Visualizing Speech: How Well Do Different LLMs Stand Up to Converting Speech to a Summary Map?
Dall-E artistic interpretation of a Babbel fish consuming natural language text and creating summary graphs

Visualizing Speech: How Well Do Different LLMs Stand Up to Converting Speech to a Summary Map?

Today's read is a fun one - with a double objective.

If creating diagrams is a part of your day job, then you are likely familiar with the PlantUML syntax of writing markup code to create a diagram using GraphViz. Nothing new here.

What's new is, of course, GenerativeAI - and what it can do with it.

In the rest of this article, we will explore:

a) How to convert a large chunk of text, using a publicly available transcript of a famous dialog, into a summary one-page diagram, and

b) How a handful of LLMs I tried this out on behave when given the same task and the same set of prompts.

So - as every article written with GenAI shortcuts loves to say, let's dive in! (I'm beginning to cringe at the sound of that phrase, even though it was one of my personal favorite things to say).

What is a Mind Map?

Pre-requisite check - do you know what is a mind map? Here's a 30-second refresher.

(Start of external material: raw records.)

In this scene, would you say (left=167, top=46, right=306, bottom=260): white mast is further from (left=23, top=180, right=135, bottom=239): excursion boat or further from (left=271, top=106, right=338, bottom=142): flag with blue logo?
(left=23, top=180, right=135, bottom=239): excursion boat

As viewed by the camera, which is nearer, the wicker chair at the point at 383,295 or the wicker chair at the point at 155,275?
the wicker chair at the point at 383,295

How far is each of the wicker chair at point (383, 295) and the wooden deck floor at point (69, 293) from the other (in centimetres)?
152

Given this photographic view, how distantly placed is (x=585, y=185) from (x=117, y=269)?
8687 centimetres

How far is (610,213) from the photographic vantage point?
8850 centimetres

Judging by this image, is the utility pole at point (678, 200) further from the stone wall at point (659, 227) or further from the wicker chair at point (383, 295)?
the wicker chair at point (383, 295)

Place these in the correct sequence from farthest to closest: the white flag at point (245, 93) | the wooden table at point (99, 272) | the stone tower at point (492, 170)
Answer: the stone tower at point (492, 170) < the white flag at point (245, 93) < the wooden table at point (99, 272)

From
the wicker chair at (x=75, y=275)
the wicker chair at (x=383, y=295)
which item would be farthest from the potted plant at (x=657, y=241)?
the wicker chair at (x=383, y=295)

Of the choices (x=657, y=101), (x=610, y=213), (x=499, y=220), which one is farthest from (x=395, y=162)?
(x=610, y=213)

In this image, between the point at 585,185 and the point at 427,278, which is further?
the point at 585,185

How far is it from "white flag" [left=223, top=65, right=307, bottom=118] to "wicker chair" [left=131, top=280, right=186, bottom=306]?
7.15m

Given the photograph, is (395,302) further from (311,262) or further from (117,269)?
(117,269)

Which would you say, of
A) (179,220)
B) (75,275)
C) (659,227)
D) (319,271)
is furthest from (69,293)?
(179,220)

Mind maps are a visual form of Cliff's Notes. They are usually represented in a tree structure, starting from a root note, then a bunch of first-level "parent nodes", each having one or more child nodes, and so on. There are usually no loops and no joins, sticking to a typical tree structure and not becoming a complex graph.

You can read a lot about mind maps at https://www.mindmapping.com/.

If you have used Freeform for visual doodles on your iOS device - you have used mind-mapping concepts.

What is a Dialog Map?

Take it one step further. A dialog map is a concept introduced in the paper https://cognexus.org/dmforwp2.pdf - "Dialog Mapping: An Approach for Wicked Problems", by Jeff Conklin.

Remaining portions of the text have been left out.